§ **What you need to do**:
Please copy everything from the line containing "Of all the choices" down to the line containing "6145 millimetres", keeping the items in full, and offset every number in their answers (point coordinates and distance) by -89.

+--

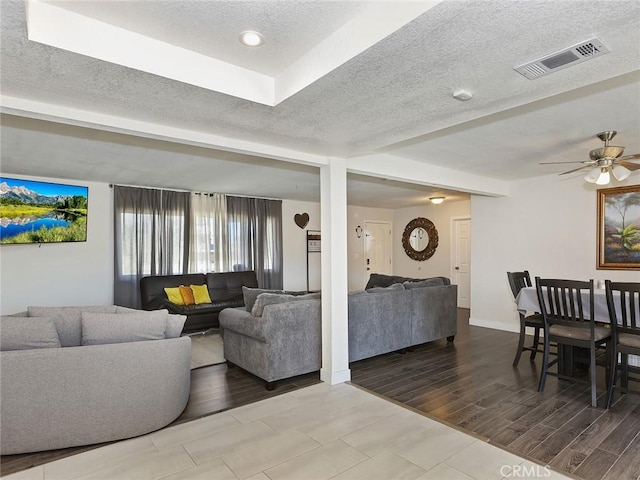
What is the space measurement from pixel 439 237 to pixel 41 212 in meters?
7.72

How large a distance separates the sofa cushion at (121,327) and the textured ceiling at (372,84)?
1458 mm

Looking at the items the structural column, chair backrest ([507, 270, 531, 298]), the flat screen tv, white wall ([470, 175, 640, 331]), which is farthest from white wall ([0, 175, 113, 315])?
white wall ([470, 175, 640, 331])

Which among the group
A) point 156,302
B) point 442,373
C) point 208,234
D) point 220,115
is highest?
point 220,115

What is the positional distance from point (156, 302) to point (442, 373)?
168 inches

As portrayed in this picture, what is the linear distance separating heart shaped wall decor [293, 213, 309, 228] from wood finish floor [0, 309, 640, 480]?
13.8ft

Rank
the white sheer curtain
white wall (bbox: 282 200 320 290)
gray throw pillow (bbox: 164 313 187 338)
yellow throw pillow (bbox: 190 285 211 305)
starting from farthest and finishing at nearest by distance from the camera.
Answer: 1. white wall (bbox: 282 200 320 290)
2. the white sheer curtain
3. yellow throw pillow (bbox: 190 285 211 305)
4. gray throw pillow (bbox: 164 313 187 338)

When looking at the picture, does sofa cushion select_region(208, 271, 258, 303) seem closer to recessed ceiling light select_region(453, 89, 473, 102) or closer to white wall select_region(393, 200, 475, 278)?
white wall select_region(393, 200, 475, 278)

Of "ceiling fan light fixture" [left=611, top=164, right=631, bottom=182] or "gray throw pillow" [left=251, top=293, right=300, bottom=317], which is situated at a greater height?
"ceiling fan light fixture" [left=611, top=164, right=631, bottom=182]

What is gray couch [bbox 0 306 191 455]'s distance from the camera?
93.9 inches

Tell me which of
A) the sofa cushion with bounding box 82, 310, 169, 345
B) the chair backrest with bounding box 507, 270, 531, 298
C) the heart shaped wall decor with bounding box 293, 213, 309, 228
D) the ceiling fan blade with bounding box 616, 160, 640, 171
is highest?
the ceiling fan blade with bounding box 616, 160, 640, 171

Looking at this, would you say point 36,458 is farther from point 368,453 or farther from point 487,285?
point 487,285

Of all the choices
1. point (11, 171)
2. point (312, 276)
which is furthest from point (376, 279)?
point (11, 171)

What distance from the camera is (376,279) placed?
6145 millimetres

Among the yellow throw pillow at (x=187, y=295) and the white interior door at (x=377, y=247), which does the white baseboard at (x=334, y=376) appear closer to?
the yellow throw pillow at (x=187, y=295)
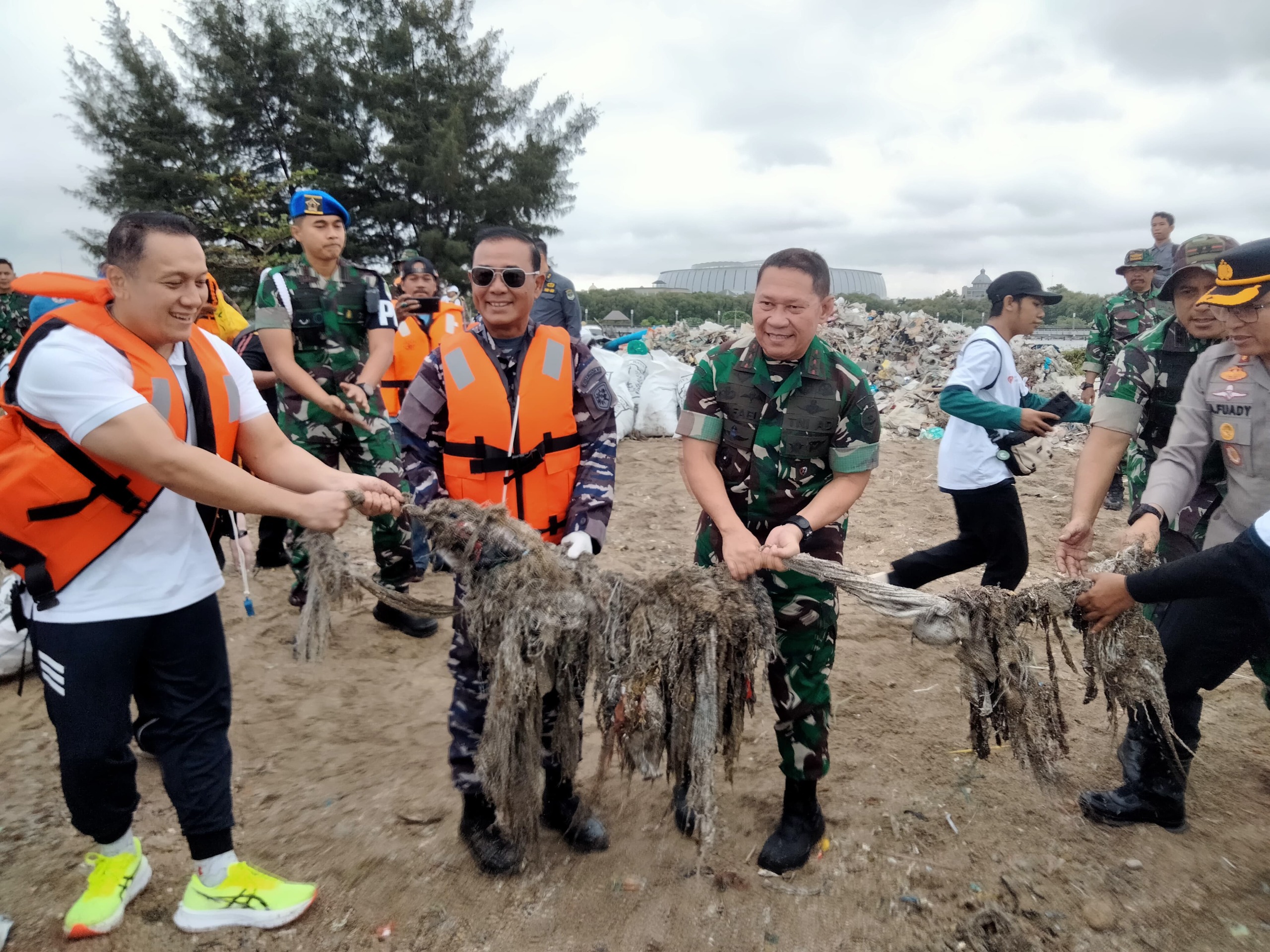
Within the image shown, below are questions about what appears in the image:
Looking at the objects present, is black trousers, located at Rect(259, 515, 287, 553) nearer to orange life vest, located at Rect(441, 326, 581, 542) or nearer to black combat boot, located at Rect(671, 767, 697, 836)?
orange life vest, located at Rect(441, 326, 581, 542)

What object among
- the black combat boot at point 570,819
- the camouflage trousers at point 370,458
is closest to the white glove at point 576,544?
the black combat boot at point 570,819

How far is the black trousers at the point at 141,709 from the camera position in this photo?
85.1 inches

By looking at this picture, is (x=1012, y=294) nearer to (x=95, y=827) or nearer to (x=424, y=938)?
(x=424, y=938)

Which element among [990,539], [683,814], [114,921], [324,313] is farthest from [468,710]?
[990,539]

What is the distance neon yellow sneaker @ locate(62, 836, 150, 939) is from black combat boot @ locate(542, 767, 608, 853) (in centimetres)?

+--

§ **Result**:
Of all the choices
1. point (11, 171)
2. point (312, 276)
which is furthest from point (376, 279)?
point (-78, 82)

What distance from the camera is (376,279) placed?
6056 millimetres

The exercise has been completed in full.